An anti-Thatcher protester argues with supporters after the funeral. Image credit: Joshua Irwandi
An anti-Thatcher protester argues with supporters after the funeral. Image credit: Joshua Irwandi

Unfortunately, and I say this not as an avid Thatcher supporter, there were a few distasteful placards, with one involved reading “Rest in shame!” with the word “peace” crossed out. On Oxford Street, away from the funeral procession route, “Thatcher was evil” and “The witch is dead” had been scrawled tackily in marker pen inside a few bus shelters. Whether Thatcher herself would have minded such dissent at her own funeral is a question to which we will never know the answer, despite the speculation, but there comes a point where human decency in allowing a fellow human being their goodbye from the world must outweigh protest. Whatever the issue, just protest has a time and a place – funerals not being it.

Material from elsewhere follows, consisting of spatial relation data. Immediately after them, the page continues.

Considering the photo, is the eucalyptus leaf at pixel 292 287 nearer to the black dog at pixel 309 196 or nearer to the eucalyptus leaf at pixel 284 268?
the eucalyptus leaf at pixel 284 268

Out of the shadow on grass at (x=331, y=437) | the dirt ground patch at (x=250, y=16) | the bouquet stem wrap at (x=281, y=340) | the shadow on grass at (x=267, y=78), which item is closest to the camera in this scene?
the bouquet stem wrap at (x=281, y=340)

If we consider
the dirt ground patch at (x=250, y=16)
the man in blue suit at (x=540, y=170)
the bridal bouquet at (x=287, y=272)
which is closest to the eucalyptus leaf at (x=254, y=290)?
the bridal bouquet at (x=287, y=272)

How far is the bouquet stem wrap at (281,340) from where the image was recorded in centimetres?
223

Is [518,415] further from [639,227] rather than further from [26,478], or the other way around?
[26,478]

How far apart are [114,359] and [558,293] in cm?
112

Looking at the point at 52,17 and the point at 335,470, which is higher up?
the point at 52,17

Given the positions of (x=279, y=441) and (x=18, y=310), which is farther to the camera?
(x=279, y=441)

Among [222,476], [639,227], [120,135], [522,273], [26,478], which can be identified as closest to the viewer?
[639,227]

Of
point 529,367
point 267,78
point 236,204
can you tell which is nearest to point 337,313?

The media has been rife with discussions and debates about the legacy of the late Prime Minister, and about the appropriateness of the style of the funeral. But, regardless of personal opinions about cost or grandeur, the funeral went ahead in the way it should have done. Despite the multitudes of feeling abound it was, on the whole, dignified. It ought to have been so not only because this one person had dedicated so much time to her country (and that in itself commands a certain amount of respect) but because violent disorder at such an occasion would have been, at the very least, completely inappropriate.

Sitting inside a café attempting to warm cold, yellowy fingers, it was obvious that, despite the heavy media attention, the funeral was not the only thing occurring in London on Wednesday 17th April; there were families and school groups on trips, people taking breaks from work and business meetings. The country continues as normal. Yet these observations were a reminder, wherever on the wide spectrum lies your opinion about Maggie Thatcher, controversial as she clearly is, that normal in twenty-first century Britain is not without her influence – even if we are not, contrary to the Prime Minister’s belief, actually “all Thatcherites now”.